Bitcoin Mining Is Not Wasteful - tomkwok
http://blog.zorinaq.com/?e=82
======
rspeer
To paraphrase:

1\. I'm going to make the energy use of Bitcoin sound small by taking it as a
fraction of the _entire goddamn world_. Also, some of it is hydro power, which
forgives everything.

2\. Even if it were 0.74% of the entire world, that would still be worth it
because Bitcoin is the most important thing in the world.

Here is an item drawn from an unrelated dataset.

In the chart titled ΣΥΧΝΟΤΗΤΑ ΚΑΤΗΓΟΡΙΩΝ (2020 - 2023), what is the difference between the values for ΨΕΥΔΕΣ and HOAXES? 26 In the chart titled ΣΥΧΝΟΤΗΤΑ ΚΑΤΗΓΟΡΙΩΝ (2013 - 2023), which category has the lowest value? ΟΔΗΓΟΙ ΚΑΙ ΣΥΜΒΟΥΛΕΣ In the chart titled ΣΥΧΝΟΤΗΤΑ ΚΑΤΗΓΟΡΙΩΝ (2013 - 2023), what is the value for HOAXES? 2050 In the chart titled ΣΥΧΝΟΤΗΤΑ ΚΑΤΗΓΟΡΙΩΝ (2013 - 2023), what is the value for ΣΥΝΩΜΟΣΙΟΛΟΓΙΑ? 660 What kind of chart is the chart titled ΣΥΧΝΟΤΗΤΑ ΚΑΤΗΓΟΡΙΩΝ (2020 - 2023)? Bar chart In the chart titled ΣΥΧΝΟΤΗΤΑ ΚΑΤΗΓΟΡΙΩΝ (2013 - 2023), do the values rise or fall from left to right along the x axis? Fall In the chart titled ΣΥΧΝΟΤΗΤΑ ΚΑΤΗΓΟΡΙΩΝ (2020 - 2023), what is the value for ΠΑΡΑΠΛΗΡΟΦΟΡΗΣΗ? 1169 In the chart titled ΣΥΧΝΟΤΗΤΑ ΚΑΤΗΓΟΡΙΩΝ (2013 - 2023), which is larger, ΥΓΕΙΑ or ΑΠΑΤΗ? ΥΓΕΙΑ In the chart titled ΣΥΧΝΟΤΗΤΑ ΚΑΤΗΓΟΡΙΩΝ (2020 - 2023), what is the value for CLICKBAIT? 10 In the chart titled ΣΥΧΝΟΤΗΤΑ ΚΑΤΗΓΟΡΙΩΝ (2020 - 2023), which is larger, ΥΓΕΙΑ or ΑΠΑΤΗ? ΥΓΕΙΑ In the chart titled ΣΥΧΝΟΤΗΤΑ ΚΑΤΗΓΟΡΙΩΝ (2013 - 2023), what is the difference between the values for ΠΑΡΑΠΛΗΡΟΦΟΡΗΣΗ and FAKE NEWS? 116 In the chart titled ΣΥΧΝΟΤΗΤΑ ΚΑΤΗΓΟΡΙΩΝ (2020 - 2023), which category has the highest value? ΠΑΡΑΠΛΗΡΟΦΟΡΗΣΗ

3\. If we didn't use all this energy, there wouldn't be any Bitcoin, and that
would make me sad.

4\. Bitcoin companies employ a lot of smart people and give VCs something to
invest in. Clearly none of these people would accomplish anything in the
absence of Bitcoin.

5\. Even though I just said mining is good, people are mining relatively less
now, and that's also good. Everything about Bitcoin is always good.

What an argument.

------
tdeck
> Bitcoin is already a net benefit to the economy. Venture capitalists
> invested more than $1 billion into at least 729 Bitcoin companies which
> created thousands of jobs.

[https://en.m.wikipedia.org/wiki/Parable_of_the_broken_window](https://en.m.wikipedia.org/wiki/Parable_of_the_broken_window)